The reason why small urban vehicles are becoming more popular may be that an increasing number of people live their lives in urban areas. As a result it becomes more and more crowded on urban streets with pedestrians, cyclists and motor vehicle users. This all happens on a very limited space. In addition to the lack of space, new economical and ecological demands from the public have emerged. This has

increased the interest in small or even Urban Light-weight Vehicles (ULV).

An advantage with using ULV’s instead of regular cars are that they consume less energy due to lower weight and smaller engines, but also apply less tear on the roads, releasing less rubber and asphalt particles into the air. Using efficient manufacturing methods the energy consumed during manufacturing can also be reduced [2]. Both economical and ecological benefits can be gained by choosing low weight urban vehicles.

Looking at the transportation behavior for road vehicle users in Europe, each vehicle transports 1.2 persons a distance of 56km on an average each day [3], both urban and rural traffic included.
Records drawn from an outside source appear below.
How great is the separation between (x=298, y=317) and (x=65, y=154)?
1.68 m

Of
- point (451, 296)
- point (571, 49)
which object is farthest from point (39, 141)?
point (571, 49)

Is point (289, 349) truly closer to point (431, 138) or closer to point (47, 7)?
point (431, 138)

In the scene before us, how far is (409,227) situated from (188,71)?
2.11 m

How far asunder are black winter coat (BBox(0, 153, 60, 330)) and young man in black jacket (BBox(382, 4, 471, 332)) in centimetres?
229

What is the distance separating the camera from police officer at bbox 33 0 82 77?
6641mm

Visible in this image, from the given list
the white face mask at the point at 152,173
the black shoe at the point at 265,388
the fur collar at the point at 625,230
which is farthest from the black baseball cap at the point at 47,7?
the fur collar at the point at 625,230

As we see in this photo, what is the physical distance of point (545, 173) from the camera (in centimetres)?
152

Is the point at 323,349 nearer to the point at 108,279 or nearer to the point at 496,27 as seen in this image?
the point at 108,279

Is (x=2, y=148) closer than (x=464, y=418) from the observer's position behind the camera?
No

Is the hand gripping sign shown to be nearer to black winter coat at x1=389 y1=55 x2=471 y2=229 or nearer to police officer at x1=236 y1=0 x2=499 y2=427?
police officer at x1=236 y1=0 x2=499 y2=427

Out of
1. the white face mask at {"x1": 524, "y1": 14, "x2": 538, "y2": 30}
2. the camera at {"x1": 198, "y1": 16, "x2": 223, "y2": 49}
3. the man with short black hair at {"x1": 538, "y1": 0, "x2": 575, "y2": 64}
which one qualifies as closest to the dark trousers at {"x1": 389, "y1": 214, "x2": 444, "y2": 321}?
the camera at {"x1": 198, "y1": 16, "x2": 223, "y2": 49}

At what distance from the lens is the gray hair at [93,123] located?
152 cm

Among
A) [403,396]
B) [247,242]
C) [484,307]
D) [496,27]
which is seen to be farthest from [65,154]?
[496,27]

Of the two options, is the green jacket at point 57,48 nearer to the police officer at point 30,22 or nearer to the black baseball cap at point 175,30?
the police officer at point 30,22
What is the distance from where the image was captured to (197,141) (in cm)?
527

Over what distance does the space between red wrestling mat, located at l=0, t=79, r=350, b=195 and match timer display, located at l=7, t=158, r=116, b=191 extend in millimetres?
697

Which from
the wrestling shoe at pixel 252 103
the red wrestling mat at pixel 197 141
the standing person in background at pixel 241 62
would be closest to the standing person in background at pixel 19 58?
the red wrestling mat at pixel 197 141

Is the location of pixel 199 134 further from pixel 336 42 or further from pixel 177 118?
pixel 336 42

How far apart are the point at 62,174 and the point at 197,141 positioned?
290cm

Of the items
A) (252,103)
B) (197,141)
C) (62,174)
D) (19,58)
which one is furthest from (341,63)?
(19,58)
The typical weight of the vehicle transporting this one and one-fifth’s person is 1 300kg. So the question is; is it reasonable to manufacture and use such a vehicle to move a person weighing 80kg that short distance?

Examining traffic safety for ULV’s will be, as said, the scope of this report.

Though not a part in any further analysis here, it should be mentioned that urban vehicle safety should not only be concentrated on the vehicle but also on how urban planning can improve safety in the future.

Many theories have been tested and evaluated past decades with varying results. In the first half of the twentieth century concepts of segregation between pedestrians and traffic where introduced [4]. Separation of pedestrians from traffic is a persuasive alternative to improve

urban safety, but cities where the concept has been tried out has shown an increase in social problems.

Another concept is quite the opposite, promoting integration instead.

This concept divides traffic into two different zones, a traffic zone and a social zone [4]. The traffic zone is the predictable zone built up by highways between cities, whereas the social zone is the much more complex and unpredictable urban areas.

Surprisingly the social zone promotes less signals and signs to enhance the driver’s attention towards his surroundings. The aim is to increase eye contact and interaction between all people within the social zone. For this concept to work it is necessary to make the transition between the traffic zone and social zone extra clear, a bit like old city gates [4].

This concept has been tested and analyzed in countries like Holland and Sweden in an EU-sponsored research project called Shared-Space [5], and it has proven to be a good way of keeping accident numbers down in these areas.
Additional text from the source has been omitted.